I'm not sure about the 'friends' part....just a title....and the fact that these scans have been close neighbors on my desktop for months now. Burgermeister, based in San Francisco, was a BBD&O account, and through AD Nick Carter, was a good client in the 50's and early 60's. I recall illustrating at least three full page ads that appeared in the Saturday Evening Post as well as other magazines, and many billboards over those years. Viewers have already seen the Burgie 'beach scene' ad and at least two Burgie billboards in past months on the CAWS. We'll present a few more....and a few point of sale display cards for another good client, Olympia Beer, based in Olympia, Washington.
First, a Burgie SE Post ad, I believe in the spring of 1960.
I had a lot of freedom on these and on the Burgie billboards.
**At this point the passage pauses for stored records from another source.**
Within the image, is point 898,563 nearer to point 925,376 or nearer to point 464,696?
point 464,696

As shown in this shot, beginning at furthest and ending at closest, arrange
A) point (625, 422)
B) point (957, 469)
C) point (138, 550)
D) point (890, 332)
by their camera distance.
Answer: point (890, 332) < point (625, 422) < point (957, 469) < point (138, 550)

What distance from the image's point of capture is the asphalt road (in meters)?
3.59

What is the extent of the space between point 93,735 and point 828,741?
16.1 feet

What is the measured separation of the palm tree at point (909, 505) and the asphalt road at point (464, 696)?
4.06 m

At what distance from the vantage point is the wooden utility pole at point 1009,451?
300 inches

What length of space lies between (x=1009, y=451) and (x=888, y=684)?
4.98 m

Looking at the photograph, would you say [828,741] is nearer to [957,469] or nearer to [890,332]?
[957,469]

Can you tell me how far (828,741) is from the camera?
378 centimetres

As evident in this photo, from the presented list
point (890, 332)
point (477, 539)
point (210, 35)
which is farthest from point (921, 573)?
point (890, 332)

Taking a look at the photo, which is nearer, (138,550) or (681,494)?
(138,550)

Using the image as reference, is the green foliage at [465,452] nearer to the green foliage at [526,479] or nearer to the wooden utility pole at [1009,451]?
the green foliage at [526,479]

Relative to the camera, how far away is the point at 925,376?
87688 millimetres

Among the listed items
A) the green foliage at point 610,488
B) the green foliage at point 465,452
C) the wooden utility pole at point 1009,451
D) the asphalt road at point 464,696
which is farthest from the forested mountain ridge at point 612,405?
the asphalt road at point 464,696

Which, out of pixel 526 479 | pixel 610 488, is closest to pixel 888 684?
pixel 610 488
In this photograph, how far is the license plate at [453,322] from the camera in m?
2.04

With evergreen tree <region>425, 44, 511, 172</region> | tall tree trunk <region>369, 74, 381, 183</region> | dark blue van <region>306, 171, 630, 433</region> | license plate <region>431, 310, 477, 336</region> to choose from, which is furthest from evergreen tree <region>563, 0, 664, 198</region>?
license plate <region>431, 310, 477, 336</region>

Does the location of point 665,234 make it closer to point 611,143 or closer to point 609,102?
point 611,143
The agency and client wanted what was thought of then as a 'new look'. The instructions were, 'don't come up with the fully painted figures and compositions popular in the 50's.'
For better or worse, except for given subjects and the large Burgie logo theme, these were my concepts. I tried to keep them colorful and the figures flat in the rendering. Following the magazine 'gardening ad' at top, these three billboards were scanned from B&W photos taken at P&H, and now my only records.
A bit hard to visualize in bright colors, but the client seemed to like them.
Next, totally unrelated, and to display probably the last billboard scan on my desktop, a Bank of America poster.
Again, a colorful poster....the lady's shoe a bright teal blue. And again, another BBD&O account.
Three Olympia Beer POS small signs follow....I think they were designed to fit on a beer case.
My college age daughter, attending a Canadian school at the time, and a Canadian boy friend, posed for two of these ads. And like many POS ads, silly stuff.
Advertising was not rocket science!
Finally, gradually clearing images from the desktop, a die-cut poster using a fine young model and former neighbor. He would be in his 50's nowadays!
The product, other than 'western ranch dinner', a mystery.